Here's the second example redrafted:

// Select companies with more than 10 people
$companies = Company::all()
                ->addAggregateColumn(new Count("Contacts.ContactID" => "CountOfContacts")),
                ->filter(new GreaterThan("CountOfContacts", 10));

// As before now we have a list of companies with more than 10 people
// in them we can intersect with contacts to find who they are:
$contacts = Contact::all();
$contacts->intersectWith(
                  $companies,
                  "CompanyID",
                  "CompanyID");

The dot notation here is in the aggregate column. By using it we automatically get an join with a contact collection.

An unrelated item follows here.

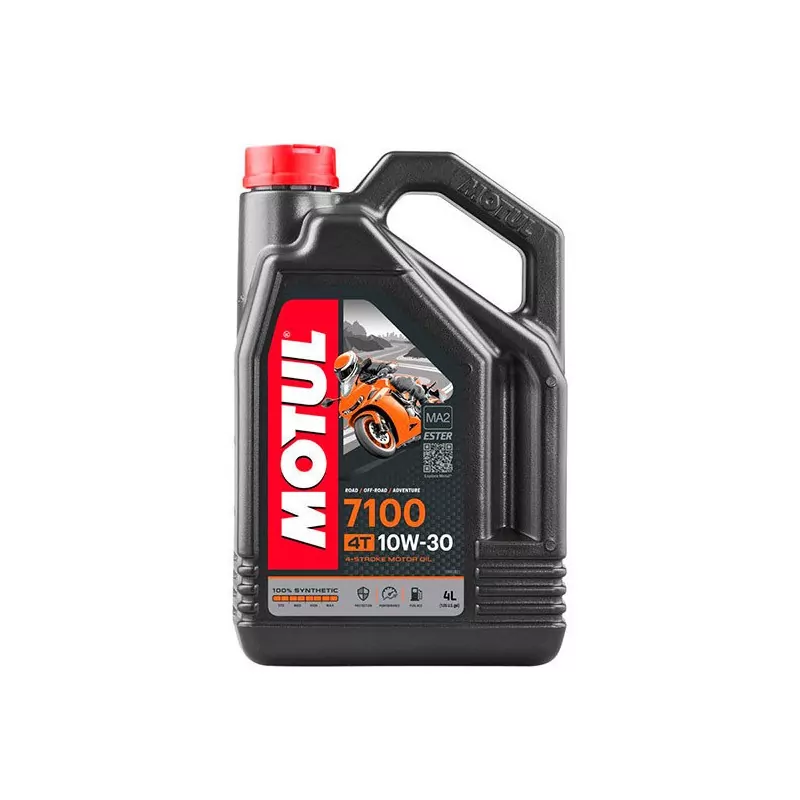 MOTUL ACEITE 7100 10W30 4T SINTETICO 4L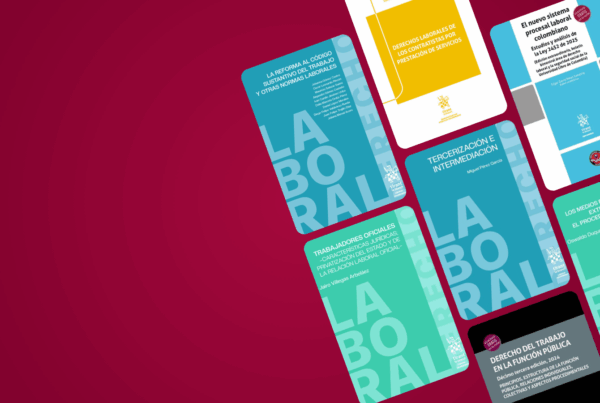 7 obras sobre Derecho Laboral imprescindibles para el 2026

Note that we specify an alias manually for the aggregate otherwise its automatic alias would have been the cumbersome CountOfContactsContactID!

Grouping

If you aggregate on a collection involved inside an join, that collection will automatically be grouped using the column name of the constraint on the join.

Grouping is also be applied to the outermost collection by its unique identifier column name ensuring the collection only outputs one model per ID.

Pull ups

In a SQL join query you can select from any of the tables involved however you need to be careful to alias any column names that might be duplicated. Both to avoid these types of conflicts and because you can intersect between collections from different repositories you need to specify the names of columns you need to 'pull up' into the parent collection.

Once pulled up you can treat them like real columns filtering, sorting, aggregating and grouping on them just like any other. This again can make complex groups and aggregates more straightforward. For example it's possible to group an inner collection to calculate an aggregate, pull it up to the outer collection and then group the outer collection using that aggregate.

Pull ups are listed as the forth argument to intersectWith. You can provide an array of just column names, or if you want to alias the columns you can provide an associative array of original to alias names.

Auto hydration

In it's normal mode an join serves to filter a collection for matching records; the actual data (bar pull ups) in the join is not selected or used in any way. However if when writing the join you know that you will very likely to use that data in the following code you should try to auto hydrate the joins.

For example using our example above, let's say you wanted to loop through the contacts matching our selection and do something with their related company models:

// Find qualifying companies first
$companies = Company::find(new Equals("City", "Craigavon"));

// Now intersect those with contacts to find the contacts of those
// companies.
$contacts = Contact::all();
$contacts->intersectWith(
                  $companies,
                  "CompanyID",
                  "CompanyID");

foreach($contacts as $contact){
    // By accessing the relationship to `Company` we will cause another
    // hit on our repository usually at high cost of network overhead.
    print $contact->Company->CompanyName;
}

To avoid hitting th repository again for each record in the contacts collection we can modify our collection by passing true as the next argument to intersectWith:

// Find qualifying companies first
$companies = Company::find(new Equals("City", "Craigavon"));

// Now intersect those with contacts to find the contacts of those
// companies.
$contacts = Contact::all();
$contacts->intersectWith(
                  $companies,
                  "CompanyID",
                  "CompanyID",
                  true);

foreach($contacts as $contact){
    // Because of the auto-hydration accessing the relationship to
    // `Company` will no longer cause another hit on our repository.
    print $contact->Company->CompanyName;
}

When using dot notation auto-hydration is automatically enabled for joins it creates.